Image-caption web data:
○ ○ ○ ○

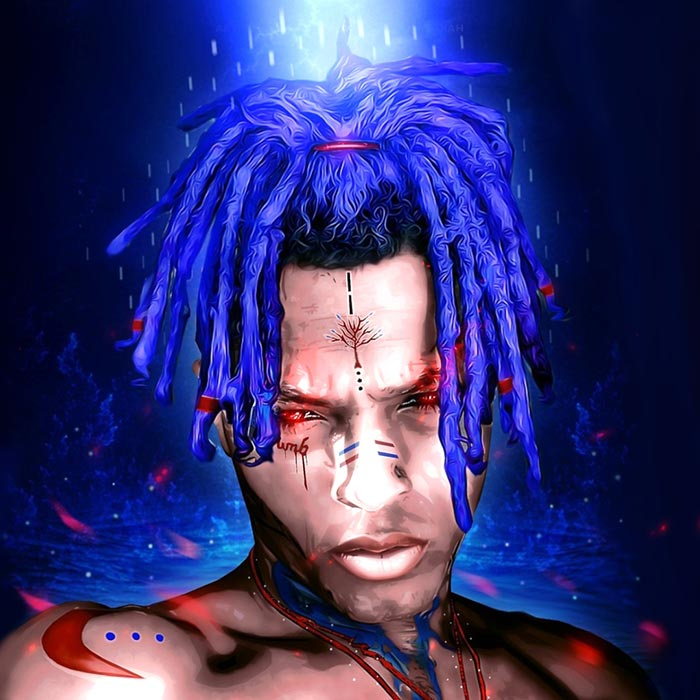 Xxx Tentacion Ascended Wallpaper Engine Download Wallpaper Engine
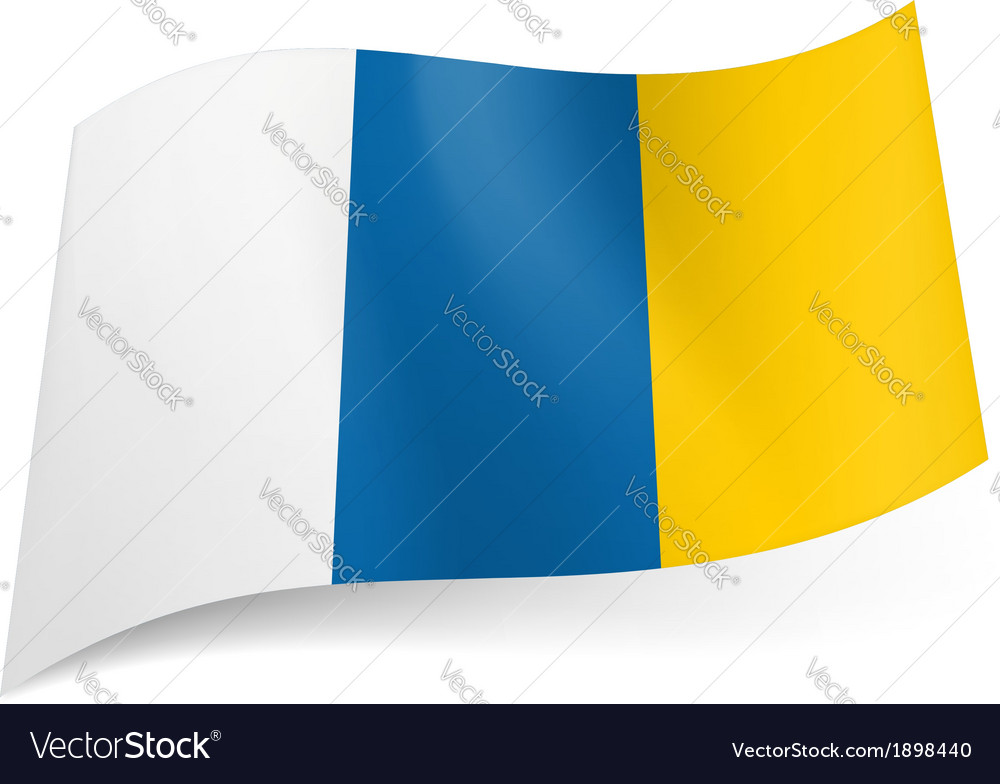 Flag of canary islands vector | Price: 1 Credit (USD $1)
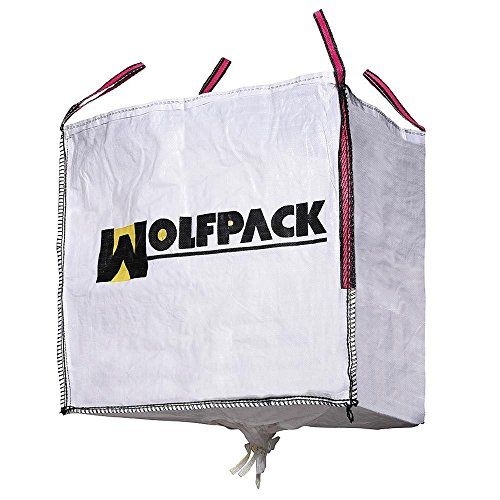 Wolfpack 2240605 Saco obra válvula 90 x 90 x 90 cm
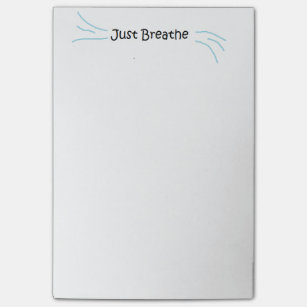 """""""Just Breathe"""" Post-It Notes"""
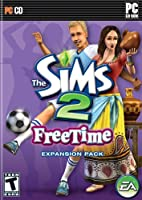 The Sims 2: FreeTime Expansion Pack (輸入版)
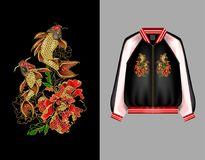 Druk dla bombowiec lub swisshot z broderią Japoński karpiowy koja i peonia kwitnie ilustracja wektor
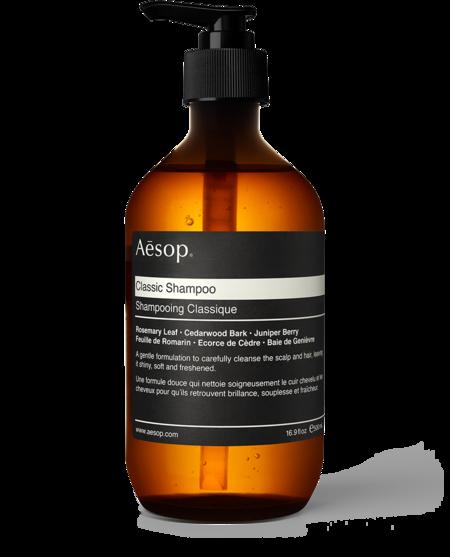 AESOP Classic Shampoo - 500 mL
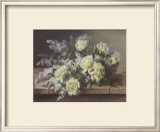Still Life of Yellow Roses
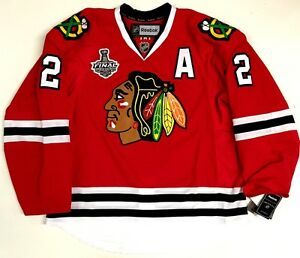 DUNCAN KEITH CHICAGO BLACKHAWKS 15 CUP CANADA EDGE AUTHENTIC REEBOK JERSEY 7287A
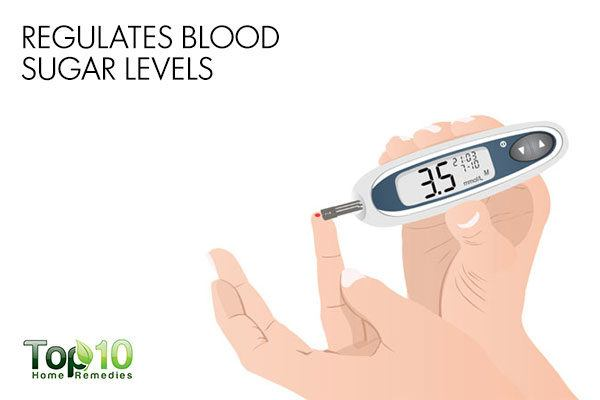 aloe vera regulates blood sugar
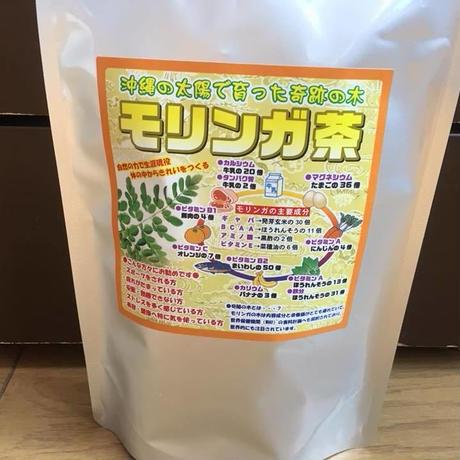 送料込み500円 モリンガ茶  お試し6ティーパック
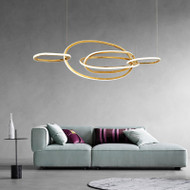 Modern LED Pendant Light PMMA Stainless Steel Circles Dining Room Living Room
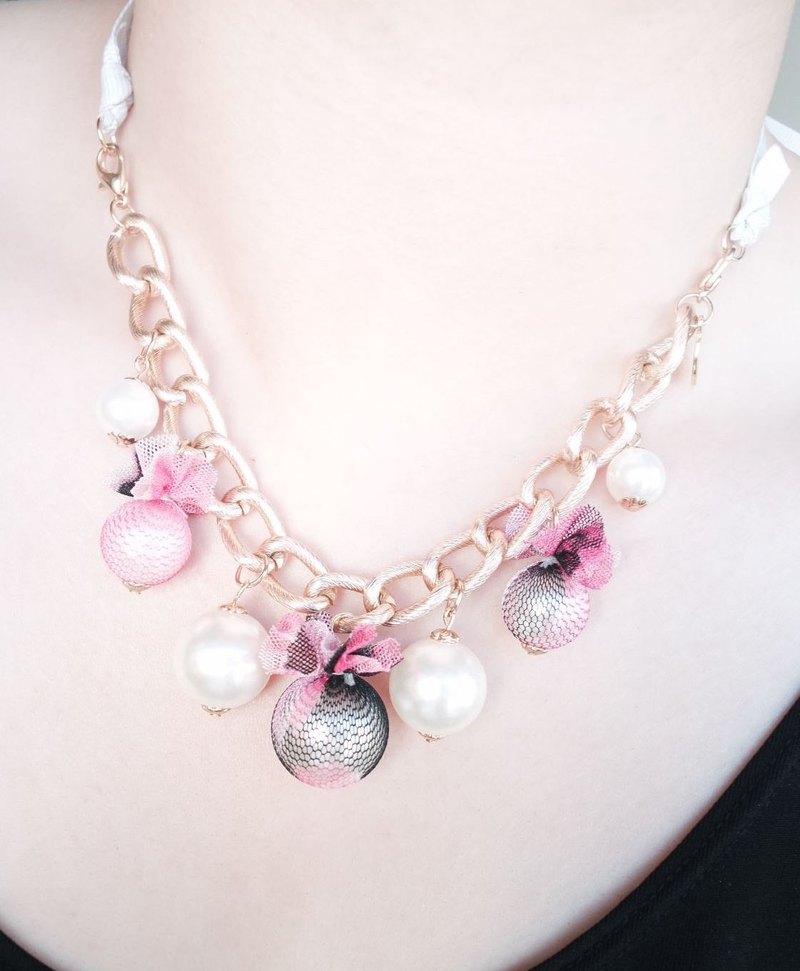 蕾絲 Lace 珍珠 頸鍊/手鍊 (兩用)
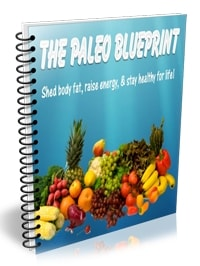 The Paleo Blueprint Ebook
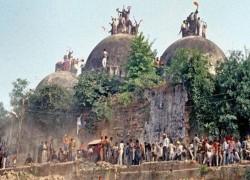 অযোধ্যায় হচ্ছে রাম মন্দির, মন্দিরের ২ হাজার ফুট নিচে থাকছে 'টাইম ক্যাপসুল'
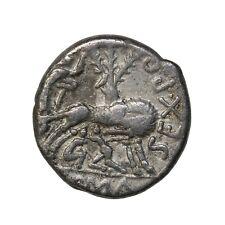 Roman Republic Sex. Pompeius Fostlus Silver Denarius 136 BC Ancient Coin Syd.461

○ ○ ○ ○

Action item: Write out the data exactly, and exclude every picture it holds.

Written answer:
 Xxx Tentacion Ascended Wallpaper Engine Download Wallpaper Engine
 Flag of canary islands vector | Price: 1 Credit (USD $1)
 Wolfpack 2240605 Saco obra válvula 90 x 90 x 90 cm
 """""""Just Breathe"""" Post-It Notes"""
 The Sims 2: FreeTime Expansion Pack (輸入版)
 Druk dla bombowiec lub swisshot z broderią Japoński karpiowy koja i peonia kwitnie ilustracja wektor
 AESOP Classic Shampoo - 500 mL
Still Life of Yellow Roses
 DUNCAN KEITH CHICAGO BLACKHAWKS 15 CUP CANADA EDGE AUTHENTIC REEBOK JERSEY 7287A
 aloe vera regulates blood sugar
 送料込み500円 モリンガ茶  お試し6ティーパック
 Modern LED Pendant Light PMMA Stainless Steel Circles Dining Room Living Room
 蕾絲 Lace 珍珠 頸鍊/手鍊 (兩用)
 The Paleo Blueprint Ebook
 অযোধ্যায় হচ্ছে রাম মন্দির, মন্দিরের ২ হাজার ফুট নিচে থাকছে 'টাইম ক্যাপসুল'
 Roman Republic Sex. Pompeius Fostlus Silver Denarius 136 BC Ancient Coin Syd.461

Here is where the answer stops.